The Venus clouds consist mostly of liquid droplets of sulfuric acid solutions (H2SO4/H2O) where chemical reactions occur from uptake (absorption) of ambient gas molecules into the droplets which leads to solution chemistry. We calculate the Henry’s Law constant, H*, for the Venus cloud droplets which is the ratio of the vapor pressure of gases next to the droplet to the concentration of the dissolved gas inside the droplet solution. For HCl uptake into the droplets, H* varies by ~ 6 orders of magnitude over the altitude range of the cloud deck (47-70 km) with H* increasing towards the top indicating that more HCl is absorbed into the droplets at higher altitudes because droplets are more dilute (contain more water). Chemical reactions in solutions yield products which are not produced in gas-phase-only reactions such as sulfonic acids from HCl + H2SO4 -> ClSO3H. In water solutions, H2SO4 creates acid hydrates of formula H2SO4.nH2O where n=1-8. Laboratory experiments in the literature show that these acid hydrate solutions have much lower freezing points than the pure solid hydrates.

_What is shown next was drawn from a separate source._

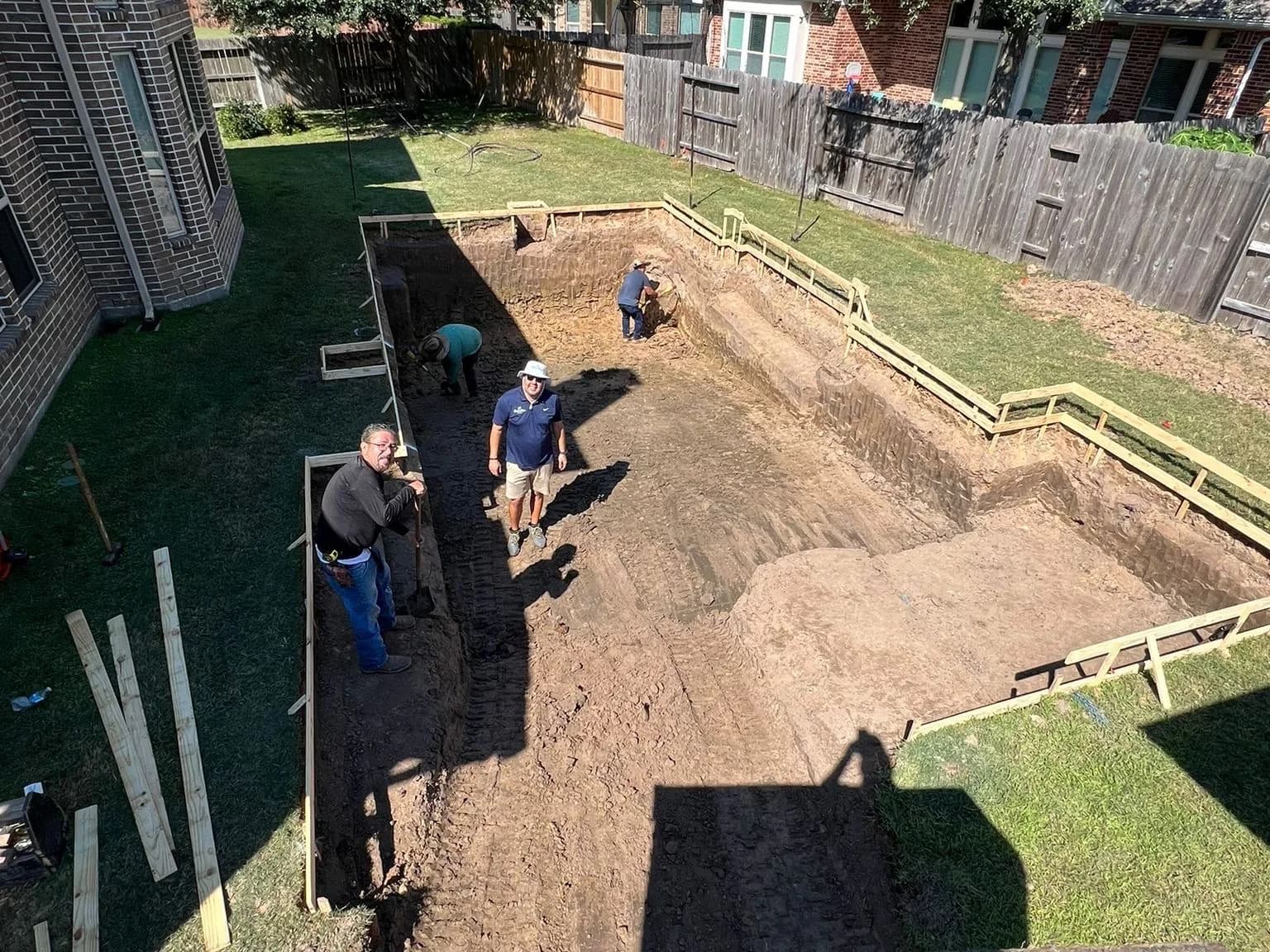 Costa Maya Pools crew standing in a freshly excavated custom pool in a Greater Houston backyard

Thus, over the entire altitude range of the cloud deck from 47-70 km, Venus cloud droplets will be supercooled and never freeze. Cloud droplets can remain as glassy, viscous supercooled liquids that are unfrozen. Because of the concentrated acid strength in the droplets, the sulfuric acid in these water solutions will be mostly in the form of sulfuric acid monohydrate H2SO4.H2O with some dihydrate H2SO4.2H2O and trihydrate H2SO4.3H2O. The freezing points (supercooling) of these solutions could be as much as 60 degrees K below that of the pure hydrates, around 190 K, much lower than any observed Venus cloud temperatures. These cloud materials could be deposited on any Venus aerial vehicles and cause damage and corrosion to the aircraft, affecting their flight capabilities and instrument observations. Thus, it is important to determine the chemistry and viscosity in the clouds and accommodate these characteristics in the design of any proposed aerial missions flying in the skies of Venus.